Великан закрыл глаза, будто соглашался принять такие извинения, или же он просто погружался в вечный сон вслед за остальными. И Раджед кожей ощущал, как к нему подкрадывается та же участь. Он убеждал себя, что обязан стойко принять ее, если для Эйлиса не осталось иного пути, но, как осужденного перед казнью, его терзал непомерный ужас. Казалось, что возвращение Софии что-то изменило бы, но никаких разумных доводов тому не находилось.
***
Софья училась жить по-старому. Словно ничего не произошло. Но все-таки ничто уже не было прежним, привычным, всюду мерещились скрытые смыслы. А запрет говорить с кем-то, обсуждать, лишь усугублял нарастающее чувство одиночества.
Казалось, она ныне еще больше ценила свою семью, их крошечный островок покоя в хаосе торопящегося мира. Она старалась меньше думать о своем, а больше уделять внимания чаяниям и чувствам родителей, сестры, бабушки. Словом, всех, кто наполнял ее жизнь смыслом. Рита после возвращения начала с невероятной быстротой всему учиться. Например, она запомнила буквы и цифры за пару дней, лишь глядя на цветной плакат, и уже к зиме складывала не просто слоги, но и отдельные предложения, осваивая небольшие тексты. Ей на тот момент исполнилось четыре, как раз в ту пору, когда завывала зимняя вьюга. Соня предполагала, что так сказался стресс от пребывания в незнакомом мире. Ведь теперь они обе видели сны о волшебной стране, только младшая не ведала правды. Старшая же чувствовала какую-то вину за то, что вообще допустила это, потому с двойным усердием занималась с сестрой, когда выдавалась свободная минута.

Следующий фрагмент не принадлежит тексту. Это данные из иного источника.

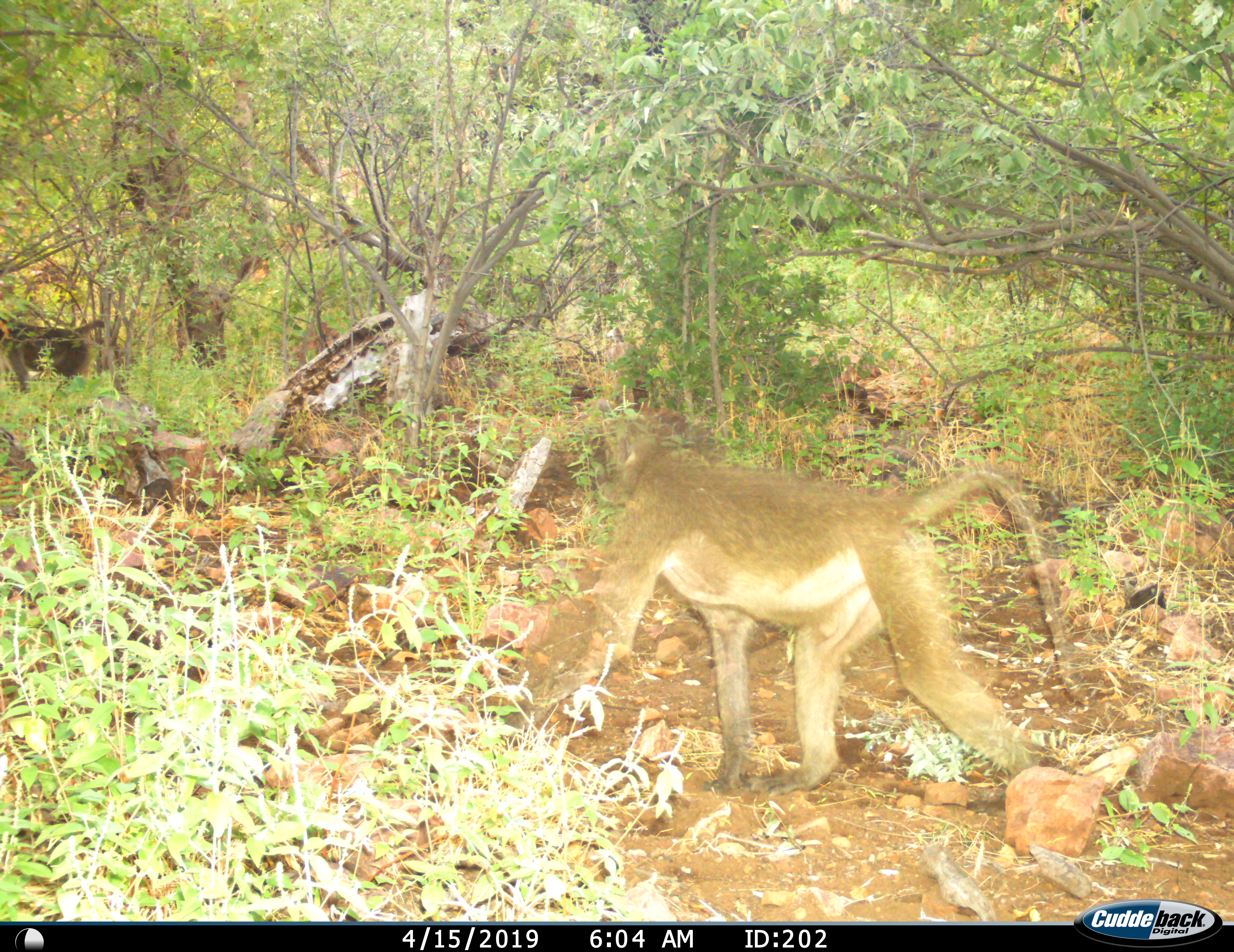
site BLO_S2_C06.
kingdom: Animalia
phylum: Chordata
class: Mammalia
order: Primates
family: Cercopithecidae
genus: Papio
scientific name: Papio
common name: baboon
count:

У нее самой настал одиннадцатый класс, и неумолимо приближались экзамены. Но она уже твердо решила, что пойдет на историка, а, может, даже археолога. Еще она увлеклась свойствами и описанием драгоценных камней, отмечая некоторые сходства с магией Эйлиса. Хотя на Земле таковую лишь приписывали. Эйлис…
«Память — это самое жестокое, что у нас есть, — вздыхала нередко она, но успокаивала себя: — Но и самое дорогое».
И если случалось накатить грусти, то Соня облекала ее в улыбку, топя в усердной работе и заботе о ближних. Она научилась готовить, немного шить, и попросила переложить на нее хотя бы часть домашних обязанностей. Так оказывалось легче не думать о всем произошедшем.
К альбому с рисунками она больше не притрагивалась. Но в тиши ночной она неизбежно слышала едва уловимый зов самоцветов, и он болезненно напоминал о Раджеде. Губы и щеки горели от воспоминаний об их странном недопоцелуе. Но ведь она сама попросила оградить от льора… Значит, надлежало заново научиться жить по законам только своего родного мира.
И все же образ чародея преследовал ее, отражался в случайных зеркалах, точно они могли бы сделаться порталом. Например, на новогоднем базаре возле Кремля Софья вдруг почувствовала запах специй, смесь корицы, меда и пчелиного воска. И на миг показалось, что это Раджед вновь открыл портал. Разум пронзило нечто… Острое и невыразимое, точно стрела. Все чувства на мгновение обнажились, как оголенные провода. И Соня не отдавала себе отчет: невообразимый страх это или мучительное ожидание. Мгновение пронеслось слишком быстро.